Goal: Update the lines below, replacing every "rescue worker in yellow jacket" with "rescuer in yellow jacket" and changing nothing else.
##############################
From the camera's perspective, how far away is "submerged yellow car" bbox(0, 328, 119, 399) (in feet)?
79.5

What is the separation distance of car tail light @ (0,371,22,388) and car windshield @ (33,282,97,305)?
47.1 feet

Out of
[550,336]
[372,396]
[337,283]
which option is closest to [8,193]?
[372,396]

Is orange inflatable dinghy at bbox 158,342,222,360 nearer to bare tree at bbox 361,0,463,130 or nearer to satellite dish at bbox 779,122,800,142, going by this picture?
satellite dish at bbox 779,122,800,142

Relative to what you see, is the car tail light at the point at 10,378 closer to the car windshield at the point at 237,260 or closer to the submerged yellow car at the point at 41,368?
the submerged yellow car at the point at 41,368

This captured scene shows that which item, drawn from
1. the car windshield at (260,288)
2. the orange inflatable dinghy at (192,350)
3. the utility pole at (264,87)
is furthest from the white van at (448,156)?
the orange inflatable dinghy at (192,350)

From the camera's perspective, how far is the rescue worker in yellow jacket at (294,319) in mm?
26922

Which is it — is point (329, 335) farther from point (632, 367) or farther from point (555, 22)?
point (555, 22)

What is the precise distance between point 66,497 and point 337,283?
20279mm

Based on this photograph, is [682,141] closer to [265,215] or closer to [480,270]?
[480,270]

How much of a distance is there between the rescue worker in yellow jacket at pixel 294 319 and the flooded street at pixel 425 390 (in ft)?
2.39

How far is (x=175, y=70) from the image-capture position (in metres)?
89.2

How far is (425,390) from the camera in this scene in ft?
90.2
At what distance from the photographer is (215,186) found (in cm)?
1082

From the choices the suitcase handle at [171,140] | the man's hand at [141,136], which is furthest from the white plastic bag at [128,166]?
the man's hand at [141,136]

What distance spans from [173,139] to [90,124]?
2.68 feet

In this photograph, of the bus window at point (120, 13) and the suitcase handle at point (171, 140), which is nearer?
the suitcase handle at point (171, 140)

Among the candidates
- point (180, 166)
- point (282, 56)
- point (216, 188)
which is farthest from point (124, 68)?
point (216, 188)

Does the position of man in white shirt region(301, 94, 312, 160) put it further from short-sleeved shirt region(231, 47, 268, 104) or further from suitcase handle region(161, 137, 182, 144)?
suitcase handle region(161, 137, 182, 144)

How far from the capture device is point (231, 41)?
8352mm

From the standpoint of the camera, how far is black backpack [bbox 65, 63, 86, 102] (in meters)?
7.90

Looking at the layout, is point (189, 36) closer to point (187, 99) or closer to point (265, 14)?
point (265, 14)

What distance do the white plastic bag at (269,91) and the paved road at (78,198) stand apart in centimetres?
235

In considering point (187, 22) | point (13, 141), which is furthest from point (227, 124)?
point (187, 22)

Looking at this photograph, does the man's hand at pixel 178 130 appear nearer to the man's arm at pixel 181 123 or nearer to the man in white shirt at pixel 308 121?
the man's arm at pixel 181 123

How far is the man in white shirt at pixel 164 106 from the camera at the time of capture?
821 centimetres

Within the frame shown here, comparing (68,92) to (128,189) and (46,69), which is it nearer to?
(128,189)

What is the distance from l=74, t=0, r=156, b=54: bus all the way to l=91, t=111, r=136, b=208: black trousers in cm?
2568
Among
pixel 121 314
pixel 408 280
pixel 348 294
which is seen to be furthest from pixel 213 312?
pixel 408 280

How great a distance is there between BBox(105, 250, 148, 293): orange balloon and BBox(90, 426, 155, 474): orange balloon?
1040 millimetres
##############################
Correct response:
From the camera's perspective, how far away is "submerged yellow car" bbox(0, 328, 119, 399) (in feet)?
79.5

What is the separation distance of car tail light @ (0,371,22,388) and car windshield @ (33,282,97,305)?
47.1 feet

Out of
[550,336]
[372,396]
[337,283]
which option is closest to [8,193]?
[372,396]

Is orange inflatable dinghy at bbox 158,342,222,360 nearer to bare tree at bbox 361,0,463,130 or nearer to satellite dish at bbox 779,122,800,142, going by this picture?
satellite dish at bbox 779,122,800,142

Relative to what you see, is the car tail light at the point at 10,378 closer to the car windshield at the point at 237,260 or closer to the submerged yellow car at the point at 41,368?
the submerged yellow car at the point at 41,368

This captured scene shows that which item, drawn from
1. the car windshield at (260,288)
2. the orange inflatable dinghy at (192,350)
3. the utility pole at (264,87)
is furthest from the white van at (448,156)?
the orange inflatable dinghy at (192,350)

From the camera's perspective, how far is the rescuer in yellow jacket at (294,319) in mm?
26922

Which is it — is point (329, 335) farther from point (632, 367) or farther from point (555, 22)?
point (555, 22)

What is the precise distance between point 66,497 and point 337,283?
20279mm

Based on this photograph, is [682,141] closer to [265,215] or closer to [480,270]?
[480,270]

How much of a distance is there between the rescuer in yellow jacket at pixel 294 319 and the flooded street at pixel 425 390 (in ft)?
2.39

How far is (x=175, y=70) from the image-capture position (in metres)?
89.2

How far is (425,390) from the camera in this scene in ft?
90.2
At what distance from the photographer is (215,186) found (in cm)?
1082

From the choices the suitcase handle at [171,140] | the man's hand at [141,136], which is furthest from the white plastic bag at [128,166]?
the man's hand at [141,136]

What distance spans from [173,139] to [90,124]?
2.68 feet

In this photograph, of the bus window at point (120, 13) and the suitcase handle at point (171, 140), which is nearer?
the suitcase handle at point (171, 140)

Among the candidates
- point (180, 166)
- point (282, 56)
- point (216, 188)
which is farthest from point (124, 68)?
point (216, 188)

Does the position of man in white shirt region(301, 94, 312, 160) put it further from short-sleeved shirt region(231, 47, 268, 104) or further from suitcase handle region(161, 137, 182, 144)?
suitcase handle region(161, 137, 182, 144)

How far from the capture device is point (231, 41)?
8352mm

From the standpoint of the camera, how far is black backpack [bbox 65, 63, 86, 102] (in meters)?
7.90

Looking at the layout, is point (189, 36) closer to point (187, 99) or closer to point (265, 14)?
point (265, 14)

What distance do the white plastic bag at (269,91) and the paved road at (78,198) stand apart in centimetres?
235

In considering point (187, 22) | point (13, 141), which is furthest from point (227, 124)?
point (187, 22)

Looking at this photograph, does the man's hand at pixel 178 130 appear nearer to the man's arm at pixel 181 123 or nearer to the man in white shirt at pixel 308 121?
the man's arm at pixel 181 123

How far is the man in white shirt at pixel 164 106 from the camera at the time of capture?
821 centimetres

Within the frame shown here, comparing (68,92) to (128,189) and (46,69), which is it nearer to?
(128,189)

What is the distance from l=74, t=0, r=156, b=54: bus all the way to l=91, t=111, r=136, b=208: black trousers in cm?
2568
Among
pixel 121 314
pixel 408 280
pixel 348 294
which is seen to be furthest from pixel 213 312?
pixel 408 280

How great a distance is there between BBox(105, 250, 148, 293): orange balloon and BBox(90, 426, 155, 474): orange balloon?
1040 millimetres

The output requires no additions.